Before I was six years old we moved from the Harrison place to a basement house about a mile East. Dad built the basement house with intentions of building a house on it, but those plans never materialized.
This new place had no trees whereas at the Harrison place we had an orchard. Also a large vine was entwined around the windmill.
Dad built a small house-like entry way into the basement. I recall that the cream separator was in this little shelter and there was room to store various items.
Also we had a garage for our car and a little extra room for the hired man. Since my Dad and Uncle Jack nearly always had calves which they fed out until they were ready to ship to Kansas City, we always had a hired man.
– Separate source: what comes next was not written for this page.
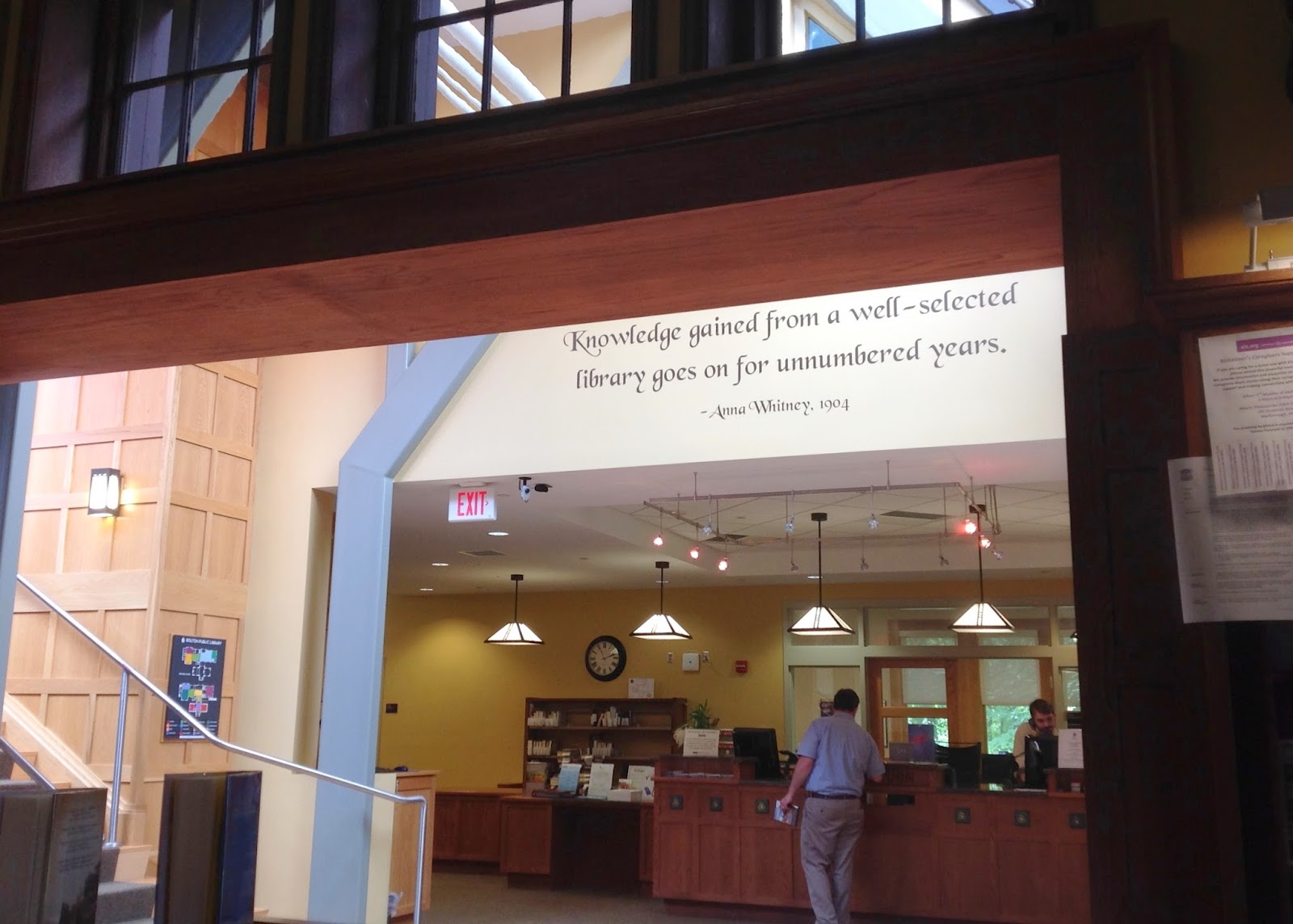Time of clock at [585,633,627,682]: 11:11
Also we had a well house next to the windmill. In it was a trough through which the well water would run, then from thee it was piped out to the tank in the corral. That water in the trough was our refrigerator. Mother would keep milk and butter in jars in that cold water in the trough.
I was always fascinated when butchering day came around. It seems to me it was always in the Fall of the year. Several of the neighbors and relatives came together to butcher three or four hogs.
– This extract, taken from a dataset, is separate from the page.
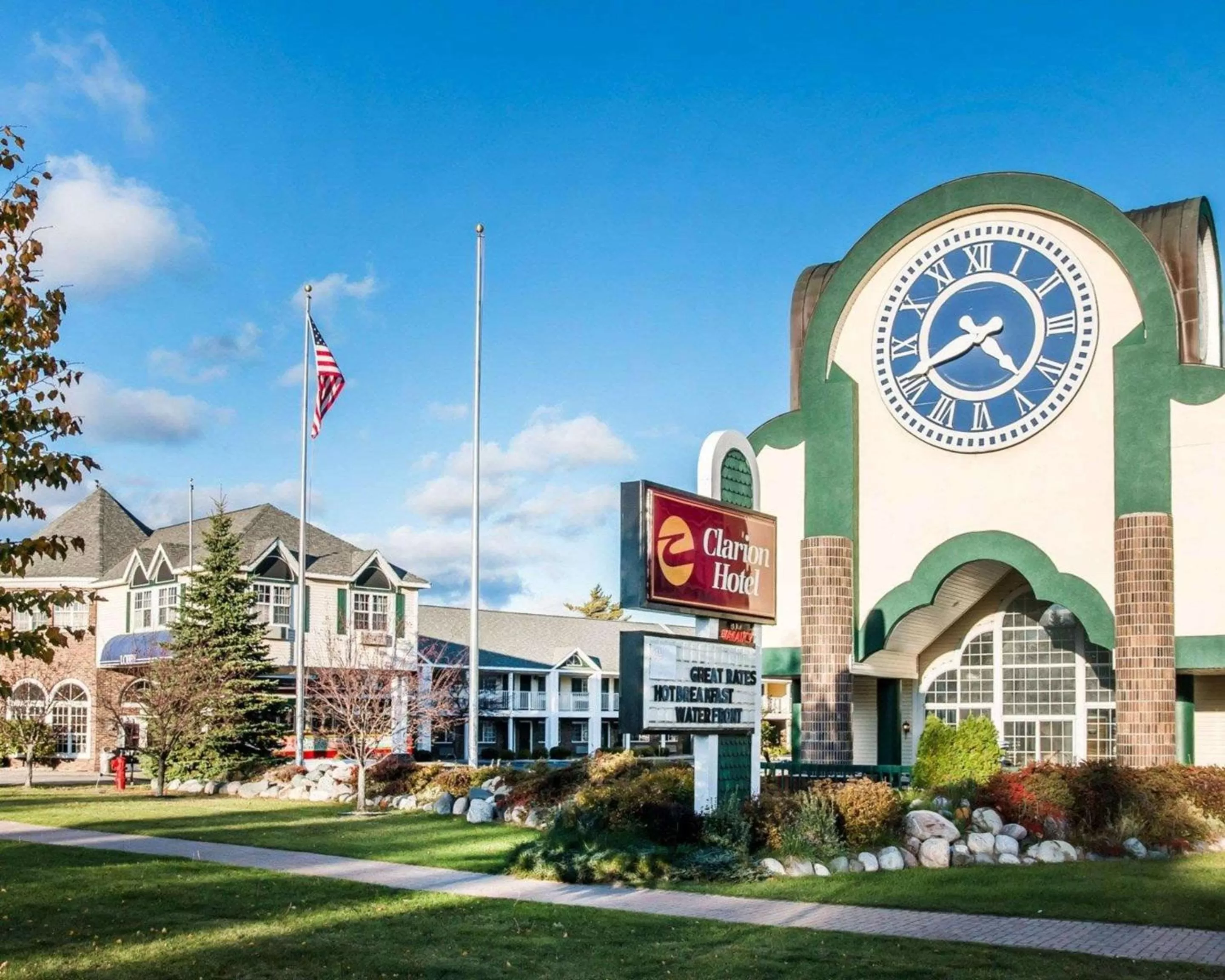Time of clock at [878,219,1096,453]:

I can still picture our neighbor Mrs. Bloom sitting on a chair in the yard cleaning the entrails and preparing the tubing to be used for sausage. Boy, have we come along ways since those days. Meanwhile, in the house other women were rendering lard, cooking cracklings, and doing something with most every part of that hog.
At the close of a very busy day the men gathered around the table for a big meal which the women had prepared. This was in the days before frozen dinners, or fast food from a drive-in. And after the meal they usually had to have a card game before going home.
These families, the hutches, my Mother’s people, the Blooms, and the Eatons, so often got together on Saturday nights to play cards and visit. They were very much like one big family because all of them had come together from Wilson, Kansas to file on homesteads South and Southeast of Vilas in 1914 or 1915. The Blooms later moved on to Canon City during the dust bowl days.
As a kid on the farm there was always fascination things to observe. To see a calf being born and see it learn to walk and feed off its mother. Then there was the surprise of seeing an old hen appear one day with a whole batch of new-born chicks. She had hidden her nest out someplace then surprised us with her new brood. And gathering eggs from the hen house was sometimes a challenge if an old hen didn’t want me to get her eggs and would peck my hand and scare me.
Not far from our house was the Sand Arroyo. Most of the year it was nothing more than a dry creek bed, but maybe a couple of times a year a heavy rain Northwest of us would send water surging down the arroyo. I enjoyed playing in the sand, and my pet, Big Dog was with me to protect me.